Özgün İçerikYer Bilimleri

Türkiye Neden Deprem Ülkesi?

Yazan: Oğuzhan Çamcı

Düzenleyen: Ümit Sözbilir

Özet: Türkiye’nin üzerinde bulunduğu kara parçası jeolojik olarak 3 farklı levhanın bir araya gelmesi sonucu oluşmuştur. Türkiye’de meydana gelen tektonik aktiviteler levhaların hareketi sonucunda oluşmaktadır. Levhaların hareketleri sürekli olmasına karşın deprem üretecek duruma gelmeleri için yeterli stresin birikmesi gerekir. Levha hareketlerini kısıtlayan sürtünmeyi yenecek kadar stres biriktiğinde kırılma aniden olur ve depremler oluşur.

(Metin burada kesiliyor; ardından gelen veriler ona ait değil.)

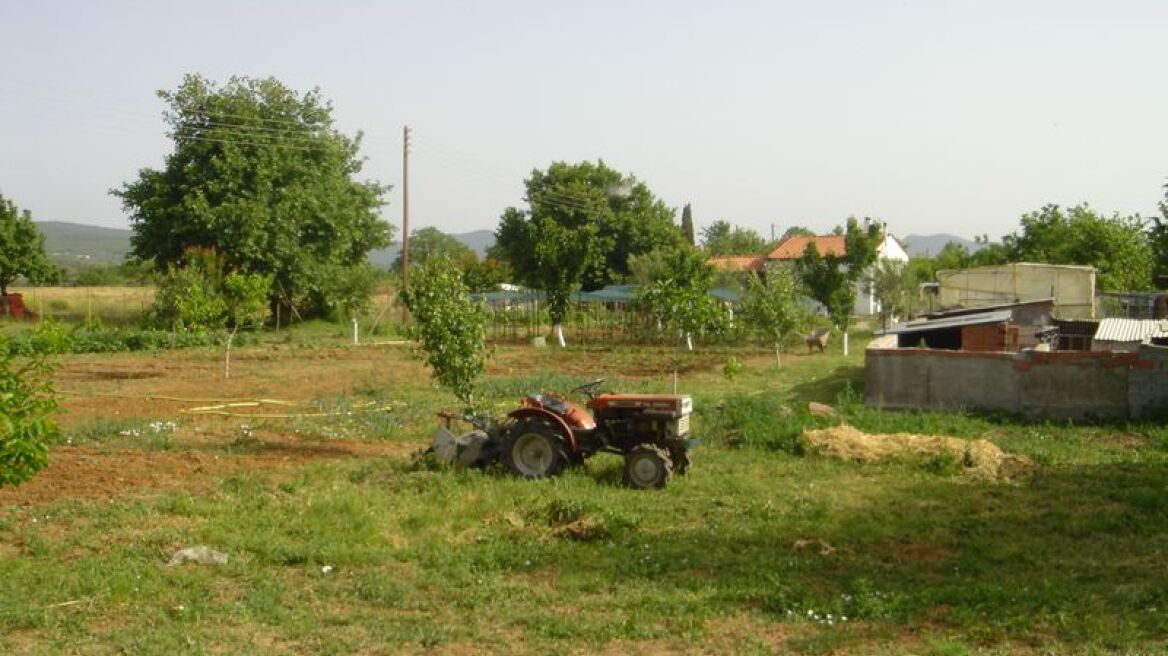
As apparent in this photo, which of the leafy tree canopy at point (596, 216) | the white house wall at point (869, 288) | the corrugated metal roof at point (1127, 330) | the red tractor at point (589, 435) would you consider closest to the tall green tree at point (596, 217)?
the leafy tree canopy at point (596, 216)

Bildiğiniz üzere dünya katmanlardan oluşmaktadır. Katmanların en üstünde yer kabuğu bunun altında ise manto bulunmaktadır. Manto, kendi içerisinde 2’ye ayrılır: üst manto ve alt manto. Bunların arasındaki fark ise sıcaklık farkıdır. Alt mantonun sıcaklığı 5.000 °C’ye kadar ulaşabilmektedir. Üst mantoda ise bu değer 1.000 °C’dir. Alt mantoda ısınan eriyik yükselmeye başlar. Sıcaklığını kaybettikçe soğur, soğudukça yoğunlaşır ve tekrar derinliklere doğru hareket eder. Bu hareket konveksiyonel akım olarak adlandırılır (Şekil 1). Konveksiyonel akım yer kabuğunun hareket etmesine sebep olur ki bizi ilgilendiren kısım da burada başlamaktadır. Konveksiyonel akım sonucunda 3 tür hareket oluşur: yaklaşma, uzaklaşma ve yan yana kayma. Söz konusu hareketler yer kabuğunda levhaların oluşmasını tetikliyor. Oluşan levhalar biraz önce bahsettiğimiz konveksiyonel akım ile hareket ediyor bunların sonuçlarında ise dağ oluşumları, depremler, volkanik aktiviteler ve okyanus hendekleri oluşmaya başlıyor [1].

deprem
Şekil 1. Konveksiyonel akımlar

Depremler Nasıl Oluşuyor?

Konveksiyonel akım yer kabuğunda oluşan levhaları harekete geçiriyor diye bahsetmiştik. Hareket sonucunda levhaların hareket yönleri boyunca sürtünmeye maruz kalmaları bu hareketleri kısıtlamaktadır. Konveksiyonel akımlar levhaların hareket etmesini sağlamaktadır. Şayet hareket ettirmiyorsa bu durumda levhalar üzerinde sürtünmeden dolayı stres birikmektedir. Sürtünmeyi yenecek kadar kuvvet biriktiğinde ani bir kırılmayla o zamana kadar olması gereken hareket bir anda oluyor ve büyük bir güç ortaya çıkıyor. İşte bu zamanlarda depremler oluşuyor. Bu oluşumlar faylar boyunca oluşuyor ve her fayın kendine özel bir hareket şekli bulunuyor ki bunları da isimlendirme de kullanmaktayız. Bunlar: normal faylar, ters faylar ve yanal atımlı faylardır.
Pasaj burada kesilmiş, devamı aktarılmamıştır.